EXTRACTED RECORDS:
━━━━━━━━

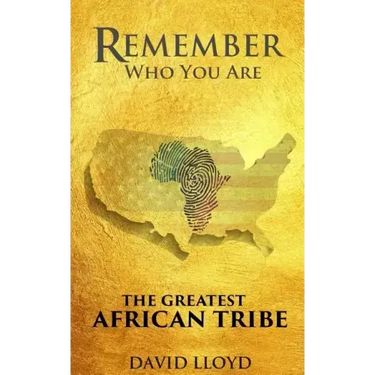 Remember Who You Are: The Greatest African Tribe
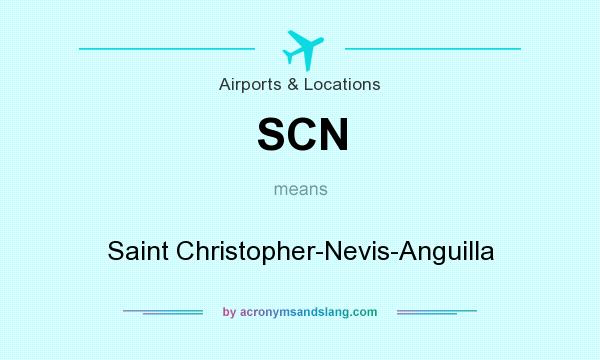 What does SCN mean? It stands for Saint Christopher-Nevis-Anguilla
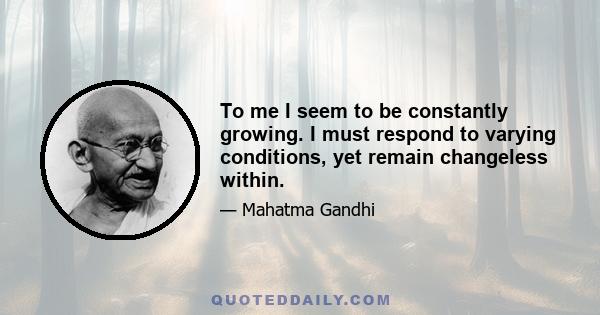 To me I seem to be constantly growing. I must respond to varying conditions, yet remain changeless within.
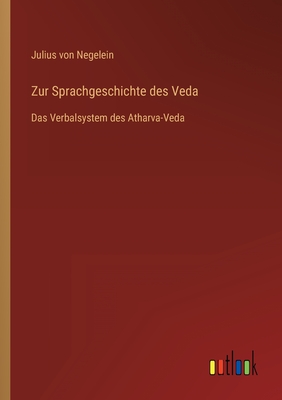 Seller image for Zur Sprachgeschichte des Veda: Das Verbalsystem des Atharva-Veda (Paperback or Softback) for sale by BargainBookStores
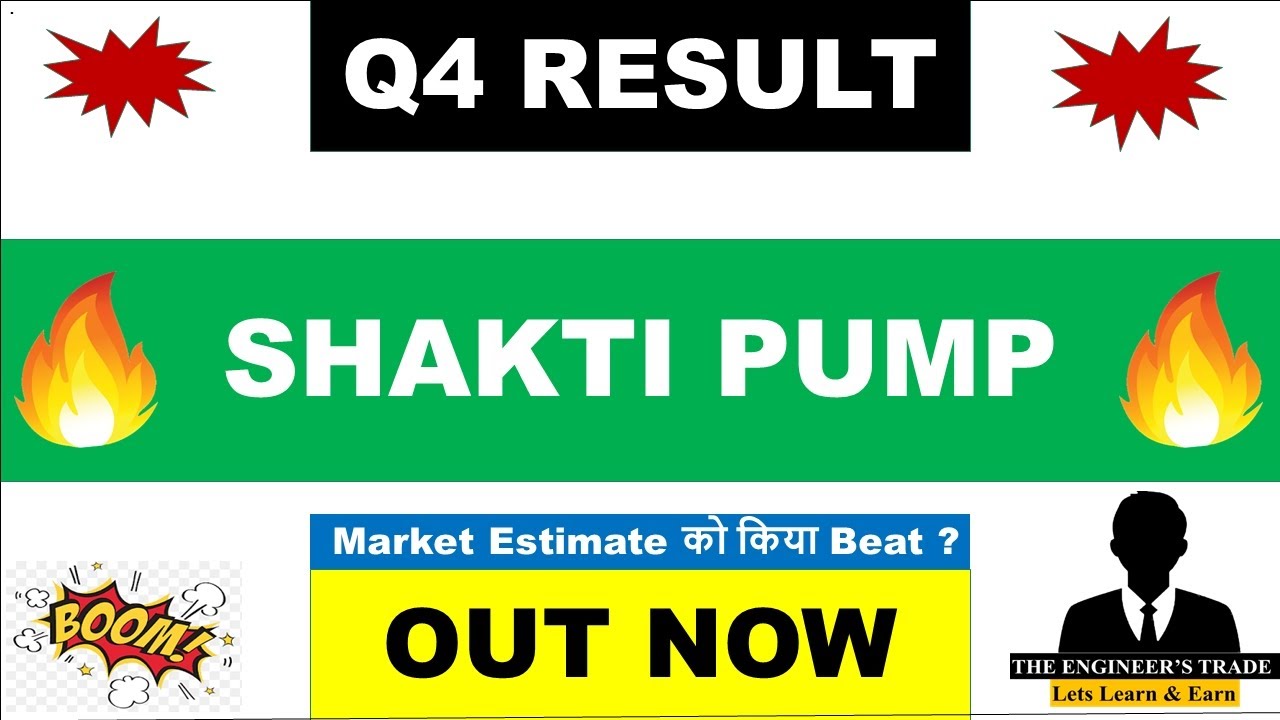Shakti Pumps Q4 Results 2026 | Shakti Pump Results Today | Shakti Pump Share Latest News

━━━━━━━━

Convert the lines above into a JSON list of strings, one string per line, with blank lines omitted and the pictures excluded from the result.

SOLUTION:
[
  " Remember Who You Are: The Greatest African Tribe",
  " What does SCN mean? It stands for Saint Christopher-Nevis-Anguilla",
  " To me I seem to be constantly growing. I must respond to varying conditions, yet remain changeless within.",
  " Seller image for Zur Sprachgeschichte des Veda: Das Verbalsystem des Atharva-Veda (Paperback or Softback) for sale by BargainBookStores",
  "Shakti Pumps Q4 Results 2026 | Shakti Pump Results Today | Shakti Pump Share Latest News"
]